Why your rent could be paying for you to live in a foreign country

How does a rental property in your home country pay for you not to live there?

That’s the question the owners of two luxury apartment buildings in London’s exclusive Chelsea neighborhood are trying to answer.

They say the property is helping to pay for a $2 million trip to Dubai.

That trip would have cost more than $1 million had they rented out a hotel room.

They are also trying to figure out how their $1.7 million house in the Chelsea neighborhood pays for itself, and if they are losing money.

The apartments are on the site of a former gas station and warehouse that once served as a gas station.

In 2016, a consortium of developers bought the site for $1,800 per square foot.

The developers are looking to build a $1 billion mixed-use building with 1,400 apartments, with more than 3,000 affordable units.

Their goal is to attract foreign investment, build affordable housing, and provide an investment opportunity for the area, said David Condon, the project manager for the London Real Estate Board.
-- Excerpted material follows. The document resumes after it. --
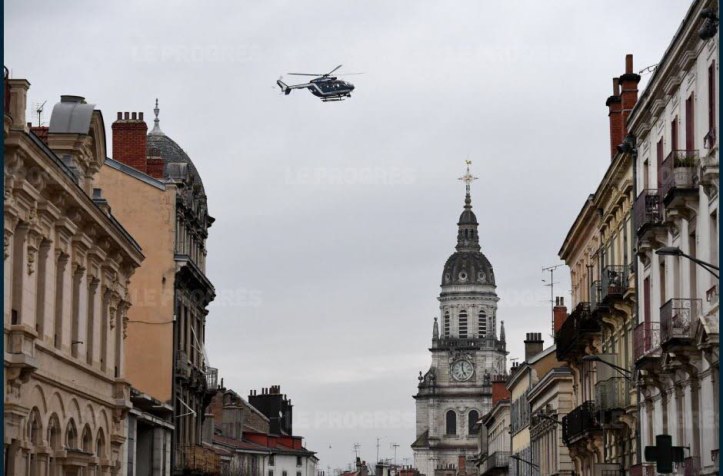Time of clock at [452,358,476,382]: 4:59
I’ve lived here 10 years, and I love it.

And I think that we need to be open about it.

I know that it is a lot of work, but I think we are making an investment, and it’s paying off.

I’m very happy.

So it’s going to be a very different experience for me and for my kids, he said.

The first apartments, called “Cabot Place,” opened last summer and have since been rented out for $2,000 per square feet.

Condon, who is an American, said that the cost of renting the apartments has dropped dramatically over the past 10 years.

That includes about 20 percent of the units, which are now mostly occupied by low-income tenants.

For the first two months of the year, the average rent for a single-family apartment in the project’s vicinity was $1 and $2 per square.

By February, that number had dropped to $950 per square and $750 per square, according to Condon.

“There’s a lot more demand now,” he said, adding that the market has changed considerably.

“It’s been a lot slower than it was 20 years ago, but we’ve seen a lot in the last couple of years.”

The owners are planning to sell the site in the next few months.

When the project was first announced in 2014, Condon said he expected the apartments to be popular and that rents would come down as the developers built more units.

But they have not yet seen any sign of that, he told the Daily News in a recent interview.

While the developers are confident that they are building a sustainable, profitable project, the real estate board’s annual report on the project also notes that “significant costs associated with development and construction are being offset by the ability to maintain and enhance the site.”

The developers are also looking to move to the site if they can find an affordable rental unit, said Condon at a press conference in March.

He said he does not expect to move the project any time soon.

Owners of the buildings have been asked to submit their rent and other costs in the coming weeks, but it will not be known until the developers have finished paying the bills, Candon said.

He also said the site will be sold, so they could eventually sell the properties at a discount.

He said the project is being done by a group of developers with experience in international real estate development, but he did not have any details about the groups involvement.

The owners of the apartments are seeking to set aside some $1-million a year to rent out the apartments for five years, which would be a great investment for the neighborhood, Cournoyer said.

If the rent is below market rate, then we can’t afford to live here, he added.

A number of people have inquired about the project, but no one has been able to buy the properties, Corman said.